Please report every line in the entries below that contains the string "instances", copying each such line in full. Matches are case-sensitive.

-- start of RECORDS TO USE --

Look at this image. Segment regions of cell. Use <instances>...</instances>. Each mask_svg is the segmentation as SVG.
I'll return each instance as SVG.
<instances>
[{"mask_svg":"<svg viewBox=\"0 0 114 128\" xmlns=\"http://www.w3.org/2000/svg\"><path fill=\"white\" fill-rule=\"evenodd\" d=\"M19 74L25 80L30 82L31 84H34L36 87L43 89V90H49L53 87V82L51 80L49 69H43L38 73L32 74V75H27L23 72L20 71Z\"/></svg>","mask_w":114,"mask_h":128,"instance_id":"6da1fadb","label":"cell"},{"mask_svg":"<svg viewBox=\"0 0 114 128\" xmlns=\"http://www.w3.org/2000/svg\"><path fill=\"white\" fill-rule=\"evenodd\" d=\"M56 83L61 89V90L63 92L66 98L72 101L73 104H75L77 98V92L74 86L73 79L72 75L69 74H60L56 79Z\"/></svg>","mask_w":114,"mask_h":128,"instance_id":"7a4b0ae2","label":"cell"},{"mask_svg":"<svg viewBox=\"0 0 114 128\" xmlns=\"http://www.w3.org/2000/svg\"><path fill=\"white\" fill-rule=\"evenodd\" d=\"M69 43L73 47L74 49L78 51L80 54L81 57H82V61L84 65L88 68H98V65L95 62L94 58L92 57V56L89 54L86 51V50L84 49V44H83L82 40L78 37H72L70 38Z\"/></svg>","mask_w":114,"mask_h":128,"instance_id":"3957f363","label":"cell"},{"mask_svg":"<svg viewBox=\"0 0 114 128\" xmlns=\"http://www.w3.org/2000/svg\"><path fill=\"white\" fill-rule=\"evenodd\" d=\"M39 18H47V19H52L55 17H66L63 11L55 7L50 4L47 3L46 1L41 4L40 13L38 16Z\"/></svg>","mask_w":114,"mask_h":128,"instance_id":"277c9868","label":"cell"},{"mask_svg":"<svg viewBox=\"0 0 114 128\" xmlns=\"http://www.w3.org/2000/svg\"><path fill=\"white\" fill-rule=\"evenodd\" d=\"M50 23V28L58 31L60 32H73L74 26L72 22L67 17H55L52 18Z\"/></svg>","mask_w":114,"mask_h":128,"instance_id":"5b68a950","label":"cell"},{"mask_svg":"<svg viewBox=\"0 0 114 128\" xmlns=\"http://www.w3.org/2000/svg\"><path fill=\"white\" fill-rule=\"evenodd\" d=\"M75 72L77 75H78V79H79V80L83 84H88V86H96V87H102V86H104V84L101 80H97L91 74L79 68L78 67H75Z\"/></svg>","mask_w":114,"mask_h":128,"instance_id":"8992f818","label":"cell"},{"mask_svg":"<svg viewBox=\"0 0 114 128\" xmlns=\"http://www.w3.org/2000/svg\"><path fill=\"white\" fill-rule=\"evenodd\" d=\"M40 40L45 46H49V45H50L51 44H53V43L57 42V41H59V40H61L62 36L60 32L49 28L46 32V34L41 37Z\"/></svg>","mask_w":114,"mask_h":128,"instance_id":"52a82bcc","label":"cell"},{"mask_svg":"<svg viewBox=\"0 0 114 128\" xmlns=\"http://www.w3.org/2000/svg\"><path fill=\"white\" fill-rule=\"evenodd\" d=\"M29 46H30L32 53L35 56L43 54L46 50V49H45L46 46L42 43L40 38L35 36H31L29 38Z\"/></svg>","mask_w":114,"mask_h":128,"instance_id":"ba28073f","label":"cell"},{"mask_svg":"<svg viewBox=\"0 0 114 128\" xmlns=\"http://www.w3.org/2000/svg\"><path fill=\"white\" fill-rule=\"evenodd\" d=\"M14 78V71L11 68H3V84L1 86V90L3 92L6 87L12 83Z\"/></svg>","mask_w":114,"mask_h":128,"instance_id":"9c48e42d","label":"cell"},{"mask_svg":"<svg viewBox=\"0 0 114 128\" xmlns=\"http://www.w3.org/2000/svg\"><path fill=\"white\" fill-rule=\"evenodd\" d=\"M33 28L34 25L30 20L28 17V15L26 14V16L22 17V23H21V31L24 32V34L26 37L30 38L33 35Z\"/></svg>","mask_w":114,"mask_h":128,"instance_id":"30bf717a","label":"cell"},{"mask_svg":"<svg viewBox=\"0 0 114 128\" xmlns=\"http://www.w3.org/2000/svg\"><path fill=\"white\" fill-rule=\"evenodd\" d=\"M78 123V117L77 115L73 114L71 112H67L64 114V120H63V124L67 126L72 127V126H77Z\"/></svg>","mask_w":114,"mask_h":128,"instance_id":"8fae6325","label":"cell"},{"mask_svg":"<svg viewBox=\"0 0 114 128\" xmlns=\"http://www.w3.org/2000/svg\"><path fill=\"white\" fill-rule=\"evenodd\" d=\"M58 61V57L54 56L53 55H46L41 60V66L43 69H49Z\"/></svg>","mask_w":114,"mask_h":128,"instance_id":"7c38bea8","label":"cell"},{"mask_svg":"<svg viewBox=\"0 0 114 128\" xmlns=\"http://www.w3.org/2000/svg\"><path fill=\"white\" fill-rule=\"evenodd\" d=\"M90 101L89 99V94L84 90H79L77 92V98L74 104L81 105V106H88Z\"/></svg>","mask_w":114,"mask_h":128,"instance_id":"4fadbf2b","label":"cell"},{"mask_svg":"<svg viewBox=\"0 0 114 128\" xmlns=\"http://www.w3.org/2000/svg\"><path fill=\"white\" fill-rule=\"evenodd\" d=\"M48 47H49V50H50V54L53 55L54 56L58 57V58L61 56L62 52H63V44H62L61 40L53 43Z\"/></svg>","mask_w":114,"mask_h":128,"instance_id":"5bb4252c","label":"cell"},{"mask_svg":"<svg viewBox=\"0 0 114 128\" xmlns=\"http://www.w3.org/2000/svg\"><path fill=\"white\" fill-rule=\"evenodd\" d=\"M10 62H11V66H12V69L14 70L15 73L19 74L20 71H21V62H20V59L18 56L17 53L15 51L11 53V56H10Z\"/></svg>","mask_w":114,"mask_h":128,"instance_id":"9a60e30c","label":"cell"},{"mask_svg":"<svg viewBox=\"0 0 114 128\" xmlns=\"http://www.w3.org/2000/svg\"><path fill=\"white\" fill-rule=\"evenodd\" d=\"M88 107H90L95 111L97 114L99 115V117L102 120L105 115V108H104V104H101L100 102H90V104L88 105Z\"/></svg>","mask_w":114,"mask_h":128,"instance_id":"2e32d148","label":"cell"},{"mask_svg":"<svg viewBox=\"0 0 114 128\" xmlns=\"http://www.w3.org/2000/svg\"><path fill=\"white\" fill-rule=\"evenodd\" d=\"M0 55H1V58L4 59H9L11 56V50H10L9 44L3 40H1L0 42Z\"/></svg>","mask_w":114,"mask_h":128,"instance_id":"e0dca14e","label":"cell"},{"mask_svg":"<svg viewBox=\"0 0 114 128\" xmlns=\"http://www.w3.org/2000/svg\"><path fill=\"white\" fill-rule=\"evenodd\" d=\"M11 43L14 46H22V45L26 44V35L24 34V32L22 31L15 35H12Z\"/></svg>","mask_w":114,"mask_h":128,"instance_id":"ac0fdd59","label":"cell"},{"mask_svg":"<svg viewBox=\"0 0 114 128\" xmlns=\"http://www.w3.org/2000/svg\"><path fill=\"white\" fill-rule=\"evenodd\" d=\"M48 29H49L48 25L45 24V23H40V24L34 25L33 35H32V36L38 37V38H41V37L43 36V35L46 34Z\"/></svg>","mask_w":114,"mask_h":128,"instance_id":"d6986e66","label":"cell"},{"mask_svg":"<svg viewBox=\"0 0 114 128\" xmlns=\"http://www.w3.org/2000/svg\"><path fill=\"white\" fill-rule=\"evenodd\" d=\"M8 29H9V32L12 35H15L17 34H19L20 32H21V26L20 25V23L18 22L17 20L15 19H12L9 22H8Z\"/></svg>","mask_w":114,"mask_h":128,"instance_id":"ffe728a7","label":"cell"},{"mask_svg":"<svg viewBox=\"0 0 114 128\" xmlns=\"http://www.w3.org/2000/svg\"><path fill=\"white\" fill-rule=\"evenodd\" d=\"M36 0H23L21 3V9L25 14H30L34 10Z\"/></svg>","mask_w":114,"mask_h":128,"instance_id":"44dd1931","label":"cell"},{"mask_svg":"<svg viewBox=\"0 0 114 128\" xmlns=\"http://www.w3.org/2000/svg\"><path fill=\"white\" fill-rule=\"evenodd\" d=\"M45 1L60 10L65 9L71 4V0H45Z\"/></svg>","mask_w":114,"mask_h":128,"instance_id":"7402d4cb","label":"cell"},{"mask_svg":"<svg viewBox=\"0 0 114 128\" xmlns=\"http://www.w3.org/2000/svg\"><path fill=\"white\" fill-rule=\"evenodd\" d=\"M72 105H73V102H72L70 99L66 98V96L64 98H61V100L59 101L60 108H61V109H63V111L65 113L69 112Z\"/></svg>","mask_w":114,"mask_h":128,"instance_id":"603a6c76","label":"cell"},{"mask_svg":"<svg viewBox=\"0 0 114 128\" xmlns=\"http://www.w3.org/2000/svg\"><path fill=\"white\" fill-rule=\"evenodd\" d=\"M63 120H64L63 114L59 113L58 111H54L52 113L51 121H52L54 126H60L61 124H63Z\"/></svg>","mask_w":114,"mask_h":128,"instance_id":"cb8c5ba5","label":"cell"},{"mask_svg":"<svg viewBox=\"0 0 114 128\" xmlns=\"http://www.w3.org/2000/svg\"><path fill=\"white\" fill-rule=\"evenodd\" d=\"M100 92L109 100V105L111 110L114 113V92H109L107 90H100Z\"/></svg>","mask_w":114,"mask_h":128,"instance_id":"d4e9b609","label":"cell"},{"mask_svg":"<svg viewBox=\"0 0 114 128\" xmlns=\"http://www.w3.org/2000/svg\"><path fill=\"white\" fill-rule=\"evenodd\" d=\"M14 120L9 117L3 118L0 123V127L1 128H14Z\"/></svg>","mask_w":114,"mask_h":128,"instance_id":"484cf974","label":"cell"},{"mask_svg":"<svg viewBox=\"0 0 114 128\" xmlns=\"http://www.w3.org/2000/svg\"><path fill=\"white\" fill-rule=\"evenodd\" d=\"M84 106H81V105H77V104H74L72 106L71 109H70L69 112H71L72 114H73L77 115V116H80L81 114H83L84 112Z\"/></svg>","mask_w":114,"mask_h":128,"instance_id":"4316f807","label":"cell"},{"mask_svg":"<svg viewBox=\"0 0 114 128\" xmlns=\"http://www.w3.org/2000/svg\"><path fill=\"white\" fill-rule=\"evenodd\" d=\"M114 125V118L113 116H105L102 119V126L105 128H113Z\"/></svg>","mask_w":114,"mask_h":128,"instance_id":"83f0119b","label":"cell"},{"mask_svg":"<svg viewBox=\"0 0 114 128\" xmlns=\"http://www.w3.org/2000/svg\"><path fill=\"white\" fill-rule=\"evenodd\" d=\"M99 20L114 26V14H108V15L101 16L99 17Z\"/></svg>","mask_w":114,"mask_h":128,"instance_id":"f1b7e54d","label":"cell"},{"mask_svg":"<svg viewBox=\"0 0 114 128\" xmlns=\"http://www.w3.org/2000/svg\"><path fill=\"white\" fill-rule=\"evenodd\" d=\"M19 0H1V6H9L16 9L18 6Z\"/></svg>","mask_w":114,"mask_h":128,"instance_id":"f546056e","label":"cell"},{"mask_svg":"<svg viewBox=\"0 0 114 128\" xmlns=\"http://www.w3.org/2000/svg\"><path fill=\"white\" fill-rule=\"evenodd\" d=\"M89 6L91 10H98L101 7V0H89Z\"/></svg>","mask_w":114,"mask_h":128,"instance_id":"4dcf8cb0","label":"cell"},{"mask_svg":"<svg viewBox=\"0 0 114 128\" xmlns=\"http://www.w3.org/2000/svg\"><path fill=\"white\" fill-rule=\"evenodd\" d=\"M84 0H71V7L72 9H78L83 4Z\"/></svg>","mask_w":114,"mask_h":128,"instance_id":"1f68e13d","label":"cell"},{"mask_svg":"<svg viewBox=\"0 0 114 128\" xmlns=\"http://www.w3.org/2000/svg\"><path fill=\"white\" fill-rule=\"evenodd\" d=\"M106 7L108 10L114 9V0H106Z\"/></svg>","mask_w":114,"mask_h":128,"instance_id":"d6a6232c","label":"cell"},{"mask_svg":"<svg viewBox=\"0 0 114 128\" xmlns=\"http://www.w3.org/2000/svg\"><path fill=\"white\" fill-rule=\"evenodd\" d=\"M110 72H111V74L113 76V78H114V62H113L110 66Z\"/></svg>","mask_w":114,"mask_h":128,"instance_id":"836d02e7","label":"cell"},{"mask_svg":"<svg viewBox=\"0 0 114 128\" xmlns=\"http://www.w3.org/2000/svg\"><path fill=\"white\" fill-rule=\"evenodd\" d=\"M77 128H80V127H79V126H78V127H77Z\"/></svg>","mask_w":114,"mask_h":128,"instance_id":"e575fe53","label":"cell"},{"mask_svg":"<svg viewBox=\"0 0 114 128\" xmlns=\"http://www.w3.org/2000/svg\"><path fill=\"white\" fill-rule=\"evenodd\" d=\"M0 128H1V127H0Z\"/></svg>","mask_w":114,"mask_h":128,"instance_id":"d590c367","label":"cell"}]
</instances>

-- end of RECORDS TO USE --

REPLY:
Look at this image. Segment regions of cell. Use <instances>...</instances>. Each mask_svg is the segmentation as SVG.
<instances>
</instances>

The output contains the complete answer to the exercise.